* _SHORT PROBLEM_
Print word for word the lines of the listing below, from the line that contains "Which item among" through the last line of the listing, including both of those lines.

* _RECORDS SUPPLIED_
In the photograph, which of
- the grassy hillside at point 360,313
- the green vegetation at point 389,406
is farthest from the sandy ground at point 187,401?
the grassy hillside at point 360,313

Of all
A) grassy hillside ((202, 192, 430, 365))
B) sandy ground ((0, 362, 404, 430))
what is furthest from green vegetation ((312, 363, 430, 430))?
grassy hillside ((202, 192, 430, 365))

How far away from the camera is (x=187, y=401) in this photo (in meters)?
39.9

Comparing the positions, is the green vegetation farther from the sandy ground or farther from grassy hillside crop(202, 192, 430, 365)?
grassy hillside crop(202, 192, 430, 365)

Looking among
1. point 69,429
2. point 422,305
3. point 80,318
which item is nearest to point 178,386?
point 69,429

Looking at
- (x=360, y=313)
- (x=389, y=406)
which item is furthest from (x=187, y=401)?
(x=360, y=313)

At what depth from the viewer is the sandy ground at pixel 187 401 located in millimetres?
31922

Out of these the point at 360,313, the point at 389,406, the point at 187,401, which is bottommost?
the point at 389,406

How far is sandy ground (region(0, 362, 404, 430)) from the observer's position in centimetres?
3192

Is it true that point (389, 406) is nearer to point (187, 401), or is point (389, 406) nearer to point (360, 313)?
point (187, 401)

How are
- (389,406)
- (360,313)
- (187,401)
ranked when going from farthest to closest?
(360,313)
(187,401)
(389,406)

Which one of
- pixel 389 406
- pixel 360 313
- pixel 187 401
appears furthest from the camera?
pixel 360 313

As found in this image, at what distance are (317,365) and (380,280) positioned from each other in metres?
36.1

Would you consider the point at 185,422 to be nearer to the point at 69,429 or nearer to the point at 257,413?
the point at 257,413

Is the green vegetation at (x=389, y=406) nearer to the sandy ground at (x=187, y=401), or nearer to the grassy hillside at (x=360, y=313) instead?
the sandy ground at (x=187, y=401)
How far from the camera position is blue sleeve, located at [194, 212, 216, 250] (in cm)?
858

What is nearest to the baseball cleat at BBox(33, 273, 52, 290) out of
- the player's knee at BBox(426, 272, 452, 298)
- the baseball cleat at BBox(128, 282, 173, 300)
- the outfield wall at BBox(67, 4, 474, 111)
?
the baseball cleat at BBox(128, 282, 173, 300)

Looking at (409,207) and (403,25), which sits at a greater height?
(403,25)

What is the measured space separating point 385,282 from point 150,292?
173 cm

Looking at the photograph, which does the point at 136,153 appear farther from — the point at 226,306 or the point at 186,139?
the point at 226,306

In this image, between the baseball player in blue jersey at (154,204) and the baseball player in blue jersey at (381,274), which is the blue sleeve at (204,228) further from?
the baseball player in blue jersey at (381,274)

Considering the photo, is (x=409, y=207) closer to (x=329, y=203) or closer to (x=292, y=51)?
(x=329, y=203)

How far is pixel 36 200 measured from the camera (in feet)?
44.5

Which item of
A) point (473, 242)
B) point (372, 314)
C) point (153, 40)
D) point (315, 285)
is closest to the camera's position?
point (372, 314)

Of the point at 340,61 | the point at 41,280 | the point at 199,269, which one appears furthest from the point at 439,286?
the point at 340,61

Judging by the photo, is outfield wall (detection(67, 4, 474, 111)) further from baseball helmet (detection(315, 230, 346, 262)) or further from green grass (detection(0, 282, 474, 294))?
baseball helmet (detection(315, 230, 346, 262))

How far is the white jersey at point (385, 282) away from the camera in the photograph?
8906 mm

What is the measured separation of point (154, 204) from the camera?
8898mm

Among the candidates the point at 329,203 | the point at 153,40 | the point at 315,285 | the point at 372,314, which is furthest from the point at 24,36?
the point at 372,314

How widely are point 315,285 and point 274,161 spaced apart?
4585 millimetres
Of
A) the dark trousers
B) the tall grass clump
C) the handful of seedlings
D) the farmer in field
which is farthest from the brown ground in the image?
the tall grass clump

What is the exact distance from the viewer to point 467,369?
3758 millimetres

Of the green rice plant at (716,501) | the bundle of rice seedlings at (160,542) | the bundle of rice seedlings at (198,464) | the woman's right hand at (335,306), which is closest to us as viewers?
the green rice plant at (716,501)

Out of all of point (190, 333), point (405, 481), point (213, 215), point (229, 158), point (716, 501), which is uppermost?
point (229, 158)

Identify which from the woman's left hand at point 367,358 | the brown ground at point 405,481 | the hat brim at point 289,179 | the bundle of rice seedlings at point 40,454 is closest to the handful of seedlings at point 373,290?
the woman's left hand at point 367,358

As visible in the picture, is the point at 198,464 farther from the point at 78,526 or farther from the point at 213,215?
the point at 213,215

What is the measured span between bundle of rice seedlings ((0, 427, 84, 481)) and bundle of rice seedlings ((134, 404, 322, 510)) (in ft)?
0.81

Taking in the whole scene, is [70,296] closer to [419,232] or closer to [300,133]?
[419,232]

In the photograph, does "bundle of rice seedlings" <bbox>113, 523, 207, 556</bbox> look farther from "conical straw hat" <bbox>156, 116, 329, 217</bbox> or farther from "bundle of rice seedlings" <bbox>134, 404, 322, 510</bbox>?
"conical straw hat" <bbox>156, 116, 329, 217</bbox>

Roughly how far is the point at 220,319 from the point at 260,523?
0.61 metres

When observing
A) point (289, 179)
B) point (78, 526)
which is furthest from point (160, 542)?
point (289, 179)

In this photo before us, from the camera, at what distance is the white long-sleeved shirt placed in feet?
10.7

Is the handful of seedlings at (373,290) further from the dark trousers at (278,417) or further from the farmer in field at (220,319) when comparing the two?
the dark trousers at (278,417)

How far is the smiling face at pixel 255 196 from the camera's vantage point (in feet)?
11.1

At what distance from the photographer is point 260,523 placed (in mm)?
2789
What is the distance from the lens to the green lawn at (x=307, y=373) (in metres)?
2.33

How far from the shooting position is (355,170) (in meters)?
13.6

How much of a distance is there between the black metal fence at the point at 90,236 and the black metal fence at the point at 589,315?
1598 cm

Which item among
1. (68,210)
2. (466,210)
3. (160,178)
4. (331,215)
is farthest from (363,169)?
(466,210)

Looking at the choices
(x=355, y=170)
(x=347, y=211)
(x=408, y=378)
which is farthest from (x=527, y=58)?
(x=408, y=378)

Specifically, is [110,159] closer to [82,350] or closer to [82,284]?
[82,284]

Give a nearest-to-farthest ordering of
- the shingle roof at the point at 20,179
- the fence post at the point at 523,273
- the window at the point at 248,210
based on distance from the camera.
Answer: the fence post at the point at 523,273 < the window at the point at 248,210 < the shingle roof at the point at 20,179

* _THE RESPONSE_
Which item among
1. (68,210)
2. (466,210)
3. (160,178)
4. (331,215)
is farthest from (363,169)?
(466,210)

Looking at the choices
(x=355, y=170)
(x=347, y=211)
(x=408, y=378)
which is farthest from (x=527, y=58)?
(x=408, y=378)

Specifically, is [110,159] closer to [82,350] or closer to [82,284]?
[82,284]

Give a nearest-to-farthest ordering of
- the shingle roof at the point at 20,179
- the fence post at the point at 523,273
- the window at the point at 248,210
based on distance from the camera.
Answer: the fence post at the point at 523,273 < the window at the point at 248,210 < the shingle roof at the point at 20,179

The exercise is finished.